* DOCUMENT SEGMENT *

┄┄┄┄┄┄

Since then, more than 30,000 patterned pads which come in discreet matching pouches have been made by over 1,000 volunteers in the UK, Germany, Italy, France and the US using donated materials.
Reducing period poverty in refugee communities
Ella recently visited a refugee camp in Lesbos, Greece, where she worked with local women who were able to distribute the products for a profit.
She said: "I was actually leading the distributions which was amazing. We have Pacha clubs, we're calling them, in Lebanon and Greece.
"That's when we have a group of women making them and then, for example, in Lebanon, they're selling them, but to NGOs, so they then give them away again to other refugees.
"So not only do those refugee women get to earn a bit of an income, but they also have a further impact of actually reducing period poverty in their community."
The project is named after the goddess of fertility Pachamama, a figure revered by the indigenous peoples of the Andes.
Breaking the stigma around periods
Ella said the project was also linked to her personal experience with serious period pains and a desire to break the stigma associated with talking about them.
"I've always really struggled with period pain, like absolutely atrocious period pain which would mean that I'd have to miss out on school and cancel plans last minute," she said.
"So although I've been really lucky, and I've never had to experience period poverty as such, I do know what it's like to have to miss out on really important things and appointments because of my period.
"This seemed like a really easy way of combatting period poverty and making sure that people didn't have to deal with that because they had the products they needed that would last."
She said the project "went from zero to 100" this year after initially making the pads with Ms Geisler and her mother.
"It's really escalated from a little university project from a kitchen table to a global network," she said.
Ella also said she hopes to get schoolchildren involved in making the pads and bring conversations about period poverty to their kitchen tables - and help end the stigma.

┄┄┄┄┄┄

* DATA *
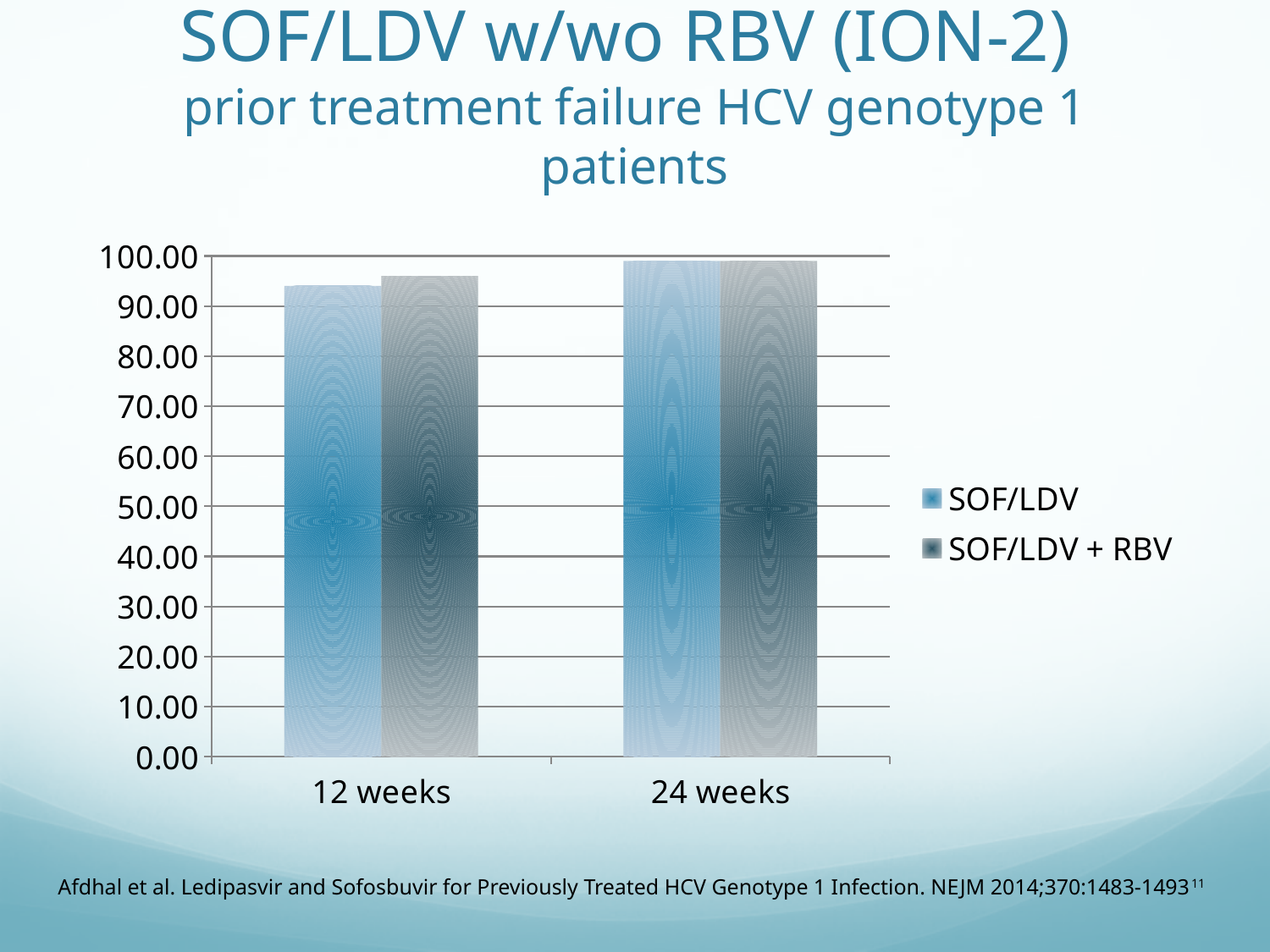
What are the two categories on the x axis? 12 weeks and 24 weeks Is the value for SOF/LDV + RBV at 12 weeks greater or less than 90.00? greater Is the value for SOF/LDV at 24 weeks greater or less than 90.00? greater Which series are listed in the legend? SOF/LDV and SOF/LDV + RBV Is the value for SOF/LDV at 12 weeks greater or less than 90.00? greater At 12 weeks, which is larger: SOF/LDV or SOF/LDV + RBV? SOF/LDV + RBV How many categories are shown on the x axis? 2 What kind of chart is shown on the slide? bar chart Does the value for SOF/LDV rise or fall from 12 weeks to 24 weeks? rise How many series does the legend list? 2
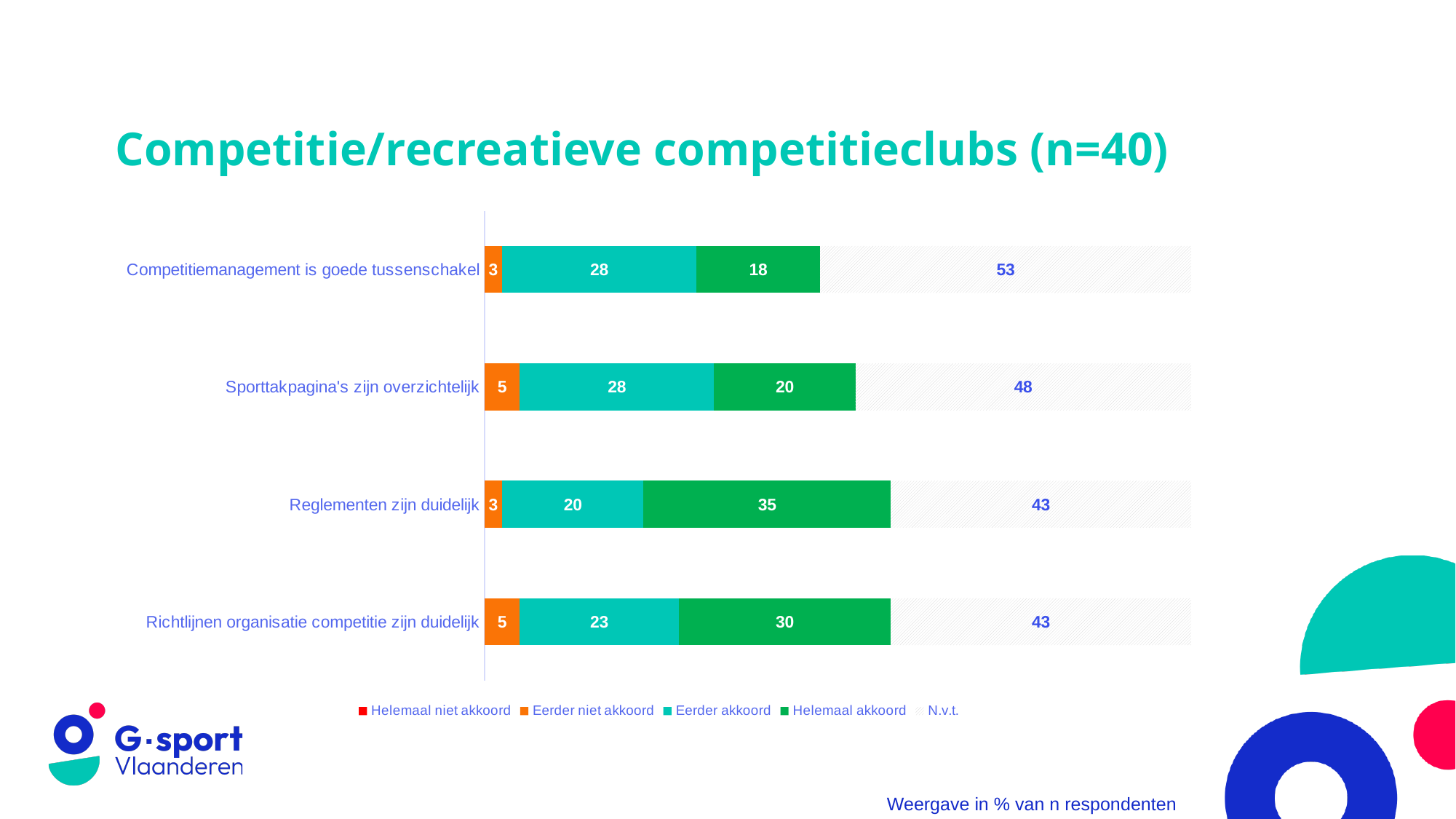
How many series does the legend list? 5 What is the value for 'Helemaal akkoord' in the 'Reglementen zijn duidelijk' bar? 35 Which category has the lowest 'Helemaal akkoord' value? Competitiemanagement is goede tussenschakel What kind of chart is shown on the slide? Stacked bar chart What is the difference between the 'Helemaal akkoord' values for 'Reglementen zijn duidelijk' and 'Richtlijnen organisatie competitie zijn duidelijk'? 5 What is the 'Eerder akkoord' value for 'Richtlijnen organisatie competitie zijn duidelijk'? 23 What is the difference between the 'N.v.t.' values for 'Competitiemanagement is goede tussenschakel' and 'Sporttakpagina's zijn overzichtelijk'? 5 What is the 'N.v.t.' value for 'Competitiemanagement is goede tussenschakel'? 53 How many categories (statements) are shown in the chart? 4 Which category has the highest 'Helemaal akkoord' value? Reglementen zijn duidelijk What is the 'Eerder niet akkoord' value for 'Sporttakpagina's zijn overzichtelijk'? 5 Which has the larger 'Eerder akkoord' value: 'Sporttakpagina's zijn overzichtelijk' or 'Richtlijnen organisatie competitie zijn duidelijk'? Sporttakpagina's zijn overzichtelijk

┄┄┄┄┄┄

* APPLY WHAT YOU READ *
1. Answer these questions from the article on the Pacha pad project, one answer per line.
(a) How many volunteers have made the pads?
(b) In which two countries are there Pacha clubs?
(c) Which figure is the project named after?
2. Update the article on the Pacha pad project by writing out everything from "Since then, more" down to "Lebanon and Greece." again, with "pouches" replaced by "bags".
3. For each statement, say yes or no according to the article on the Pacha pad project, and quote the words that decide it.
(a) The pads are made using donated materials.
(b) In Lebanon, the women sell the pads directly to other refugees.
(c) Ella has experienced period poverty herself.

* WRITTEN ANSWERS *
1.
(a) Over 1,000
(b) Lebanon and Greece
(c) The goddess of fertility Pachamama

2.
Since then, more than 30,000 patterned pads which come in discreet matching bags have been made by over 1,000 volunteers in the UK, Germany, Italy, France and the US using donated materials.
Reducing period poverty in refugee communities
Ella recently visited a refugee camp in Lesbos, Greece, where she worked with local women who were able to distribute the products for a profit.
She said: "I was actually leading the distributions which was amazing. We have Pacha clubs, we're calling them, in Lebanon and Greece.

3.
(a) Yes: "using donated materials"
(b) No: "they're selling them, but to NGOs, so they then give them away again to other refugees"
(c) No: "I've never had to experience period poverty as such"